▶ [Work order 1]:
Using the definitions section of the proposed exemption, answer each question briefly.
(a) What must supervise a bank or trust company for it to count as a "Bank"?
(b) By what number is the value of assets less liabilities divided to get "net asset value"?
(c) According to paragraph (c), over what does "control" mean the power to exercise a controlling influence?
▶ [Work order 2]:
Carry on the definitions section of the proposed exemption past its final line, in the same style.

▶ [Text excerpt]:
######

Section IV. Definitions
For purposes of this proposed exemption:
(a) The term ``Bank'' means a bank or trust company, and any
affiliate thereof [as defined below in paragraph (b)(1)], which is
supervised by a state or federal agency.
(b) An ``affiliate'' of a person includes--
(1) Any person directly or indirectly through one or more
intermediaries, controlling, controlled by, or under common control
with the person.
(2) Any officer, director, employee or relative of such person, or
partner in any such person; and
(3) Any corporation or partnership of which such person is an
officer, director, partner or employee.
(c) The term ``control'' means the power to exercise a controlling
influence over the management or policies of a person other than an
individual.
(d) The term ``collective investment fund'' or ``CIF'' means a
common or collective trust fund or pooled investment fund maintained by
a ``Bank'' as defined in paragraph (a) of this Section IV.
(e) The term ``Fund'' or ``Funds'' means any diversified open-end
management investment company or companies registered under the '40 Act
for which the Bank serves as an investment adviser, and may also serve
as a custodian, shareholder servicing agent, transfer agent or provide
some other secondary service (as defined below in paragraph (i) of this
section).
(f) The term ``net asset value'' means the amount calculated by
dividing the value of all securities, determined by a method as set
forth in a Fund's prospectus and statement of additional information,
and other assets belonging to each of the portfolios in such Fund, less
the liabilities chargeable to each portfolio, by the number of
outstanding shares.
(g) The term ``relative'' means a ``relative'' as that term is
defined in section 3(15) of the Act (or a ``member of the family'' as
that term is defined in section 4975(e)(6) of the Code), or a brother,
a sister, or a spouse of a brother or a sister.
(h) The term ``Independent Fiduciary'' means a fiduciary of a
Client Plan who is independent of and unrelated to the Bank. For
purposes of this exemption, the Independent Fiduciary will not be
deemed to be independent of and unrelated to the Bank if:
(1) Such fiduciary directly or indirectly controls, is controlled
by, or is under common control with the Bank or any affiliate thereof;
(2) Such fiduciary, or any officer, director, partner, employee, or
relative of such fiduciary, is an officer, director, partner, employee
of the Bank (or is a relative of such persons) or any affiliate
thereof;
(3) Such fiduciary directly or indirectly receives any compensation
or other consideration for his or her own personal account in
connection with any transaction described in this proposed exemption.

######

▶ [Recorded data]:
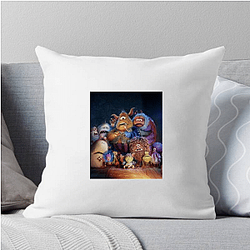 Heartfelt Friendship Stitch Head Pillows Cover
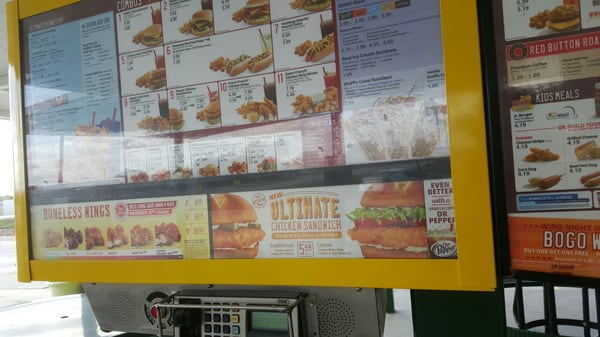 Menu photo 1 Sonic Drive-In Junction, TX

######

▶ [Written answer 1]:
(a) A state or federal agency.
(b) The number of outstanding shares.
(c) The management or policies of a person other than an individual.

▶ [Written answer 2]:
If an officer, director, partner, employee of the Bank (or relative
of such persons) or any affiliate thereof, is a director of such
Independent Fiduciary, and if he or she abstains from participation in
(i) the choice of the Client Plan's investment adviser, and (ii) the
approval of any purchase or sale between the Client Plan and the Funds,
as well as any transaction described in Sections I and II above, then
paragraph (h)(2) of this Section IV shall not apply.
(i) The term ``secondary service'' means a service provided by a
Bank to a Fund other than investment management, investment advisory or
similar services.
(j) The term ``fixed-income security'' means any interest-bearing
or discounted government or corporate security with a face amount of
$1,000 or more that obligates the issuer to pay the holder a specified
sum of money, at specific intervals, and to repay the principal amount
of the loan at maturity.
(k) The term ``Client Plan'' means a pension plan described in 29
CFR 2510.3-2, a welfare benefit plan described in 29 CFR 2510.3-1, and
a plan described in section 4975(e)(1) of the Code, but does not
include an employee benefit plan established or maintained by the Bank
or by an affiliate thereof, for its own employees.
(l) The term ``security'' shall have the same meaning as defined in
section 2(36) of the '40 Act, as amended, 15 U.S.C. 80a-2(36) (1996).
Signed at Washington, D.C., this 5th day of November, 1996.
Alan D. Lebowitz,
Deputy Assistant Secretary for Program Operations, Pension and Welfare
Benefits Administration, U.S. Department of Labor.